A primeira-ministra italiana assegurou, por sua vez, ter dito a Trump que suas ameaças de impor novas tarifas aduaneiras a países europeus eram "um erro".
O ministro holandês das Relações Exteriores, David van Weel, chamou as advertências de "chantagem", em entrevista ao programa de TV WNL Op Zondag.
"Não tenho dúvida de que existe um forte apoio europeu", declarou Rasmussen.
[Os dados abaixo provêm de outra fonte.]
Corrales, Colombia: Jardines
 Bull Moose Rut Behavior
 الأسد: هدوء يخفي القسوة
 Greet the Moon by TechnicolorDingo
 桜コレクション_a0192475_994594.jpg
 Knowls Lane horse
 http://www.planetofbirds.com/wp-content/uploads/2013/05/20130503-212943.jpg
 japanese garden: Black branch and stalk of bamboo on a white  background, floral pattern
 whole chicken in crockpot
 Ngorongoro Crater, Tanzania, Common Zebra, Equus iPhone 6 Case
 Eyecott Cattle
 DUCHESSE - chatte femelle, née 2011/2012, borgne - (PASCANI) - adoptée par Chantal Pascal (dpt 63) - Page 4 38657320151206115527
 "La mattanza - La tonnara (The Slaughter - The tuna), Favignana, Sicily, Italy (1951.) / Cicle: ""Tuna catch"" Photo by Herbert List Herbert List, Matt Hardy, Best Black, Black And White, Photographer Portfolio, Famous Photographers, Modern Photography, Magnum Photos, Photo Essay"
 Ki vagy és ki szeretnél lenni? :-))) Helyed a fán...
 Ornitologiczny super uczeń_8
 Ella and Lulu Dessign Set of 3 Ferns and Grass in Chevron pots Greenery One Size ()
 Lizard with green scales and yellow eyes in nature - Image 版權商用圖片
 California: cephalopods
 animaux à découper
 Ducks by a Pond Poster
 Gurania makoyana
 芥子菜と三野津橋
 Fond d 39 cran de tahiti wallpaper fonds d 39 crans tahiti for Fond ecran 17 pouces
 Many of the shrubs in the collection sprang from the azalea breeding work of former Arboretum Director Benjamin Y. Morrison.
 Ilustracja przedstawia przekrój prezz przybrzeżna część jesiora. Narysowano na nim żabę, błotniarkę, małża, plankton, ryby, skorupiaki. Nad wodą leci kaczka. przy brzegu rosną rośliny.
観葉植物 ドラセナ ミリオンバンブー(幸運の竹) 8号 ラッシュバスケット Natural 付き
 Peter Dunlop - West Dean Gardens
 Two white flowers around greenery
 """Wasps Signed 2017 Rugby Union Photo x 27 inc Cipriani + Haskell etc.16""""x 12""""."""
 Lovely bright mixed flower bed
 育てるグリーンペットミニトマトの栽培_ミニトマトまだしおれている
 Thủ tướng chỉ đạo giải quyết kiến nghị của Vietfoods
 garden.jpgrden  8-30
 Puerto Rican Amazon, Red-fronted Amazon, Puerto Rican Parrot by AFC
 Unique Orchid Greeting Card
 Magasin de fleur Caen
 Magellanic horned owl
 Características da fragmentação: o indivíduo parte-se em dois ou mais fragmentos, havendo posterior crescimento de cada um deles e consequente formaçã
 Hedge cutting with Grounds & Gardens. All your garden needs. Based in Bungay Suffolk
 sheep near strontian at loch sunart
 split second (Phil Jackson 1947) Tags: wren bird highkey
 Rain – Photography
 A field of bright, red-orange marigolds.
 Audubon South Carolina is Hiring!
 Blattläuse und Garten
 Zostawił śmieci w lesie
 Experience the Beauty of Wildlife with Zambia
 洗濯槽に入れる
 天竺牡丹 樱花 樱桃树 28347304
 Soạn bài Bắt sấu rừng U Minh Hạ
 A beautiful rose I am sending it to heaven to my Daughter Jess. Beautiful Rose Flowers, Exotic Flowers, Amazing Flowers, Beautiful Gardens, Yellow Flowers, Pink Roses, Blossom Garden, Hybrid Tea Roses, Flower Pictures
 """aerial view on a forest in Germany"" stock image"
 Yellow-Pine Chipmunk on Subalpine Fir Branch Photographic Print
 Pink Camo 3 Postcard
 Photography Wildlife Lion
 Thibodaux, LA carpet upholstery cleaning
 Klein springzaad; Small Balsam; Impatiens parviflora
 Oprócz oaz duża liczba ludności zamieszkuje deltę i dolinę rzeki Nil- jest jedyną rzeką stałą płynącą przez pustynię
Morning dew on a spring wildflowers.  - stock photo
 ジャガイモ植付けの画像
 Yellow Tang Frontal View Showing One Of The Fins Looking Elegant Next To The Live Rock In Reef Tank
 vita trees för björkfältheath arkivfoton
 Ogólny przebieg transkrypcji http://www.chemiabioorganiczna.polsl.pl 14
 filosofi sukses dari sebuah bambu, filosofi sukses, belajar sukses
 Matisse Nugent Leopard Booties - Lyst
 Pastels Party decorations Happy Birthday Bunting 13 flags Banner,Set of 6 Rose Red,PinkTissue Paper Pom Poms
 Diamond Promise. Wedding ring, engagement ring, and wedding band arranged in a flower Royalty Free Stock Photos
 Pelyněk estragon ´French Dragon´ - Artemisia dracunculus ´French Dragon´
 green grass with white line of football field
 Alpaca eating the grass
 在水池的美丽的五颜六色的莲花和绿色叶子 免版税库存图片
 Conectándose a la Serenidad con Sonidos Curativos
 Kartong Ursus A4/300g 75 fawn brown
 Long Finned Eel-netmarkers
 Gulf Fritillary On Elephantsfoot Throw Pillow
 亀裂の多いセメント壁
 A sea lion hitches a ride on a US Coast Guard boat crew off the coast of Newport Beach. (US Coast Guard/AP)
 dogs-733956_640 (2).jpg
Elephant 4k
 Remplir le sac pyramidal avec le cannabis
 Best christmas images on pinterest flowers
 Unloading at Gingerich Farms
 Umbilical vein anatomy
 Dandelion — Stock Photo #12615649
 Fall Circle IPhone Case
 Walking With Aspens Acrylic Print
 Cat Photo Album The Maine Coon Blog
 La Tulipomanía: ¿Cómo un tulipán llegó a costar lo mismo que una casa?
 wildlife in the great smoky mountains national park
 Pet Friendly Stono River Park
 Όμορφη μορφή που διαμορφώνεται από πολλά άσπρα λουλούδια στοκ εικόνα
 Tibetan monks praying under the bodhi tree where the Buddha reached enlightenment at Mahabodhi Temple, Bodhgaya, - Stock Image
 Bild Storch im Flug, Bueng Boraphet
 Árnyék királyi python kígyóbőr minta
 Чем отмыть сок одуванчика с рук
O chanceler ressaltou que a Europa é mais forte quando mostra seu poder "coletivamente".
- Conversa entre Rutte e Trump -
Desde que voltou ao poder, Donald Trump usa as tarifas em suas relações internacionais para exercer pressão e alcançar seus objetivos, inclusive com parceiros tradicionais de Washington.
Mas, neste caso, trata-se de uma ameaça sem precedentes: os Estados Unidos, pilares da Otan, ameaçam com sanções seus aliados dentro da Aliança para se apoderar de um território vinculado à Dinamarca, um de seus sócios e um país soberano e democrático.
O secretário-geral da Otan, Mark Rutte, disse hoje que conversou com Trump "sobre a situação da segurança na Groenlândia e no Ártico". "Continuaremos trabalhando nisso, e espero vê-lo em Davos no fim da semana", publicou no X.
Milhares de pessoas protestaram ontem em Copenhague, capital da Dinamarca, e Nuuk, capital da Groenlândia, contra essas ambições territoriais. Segundo uma pesquisa publicada em janeiro de 2025, 85% dos groenlandeses se opunham à anexação da ilha pelos Estados Unidos, e 6% eram favoráveis.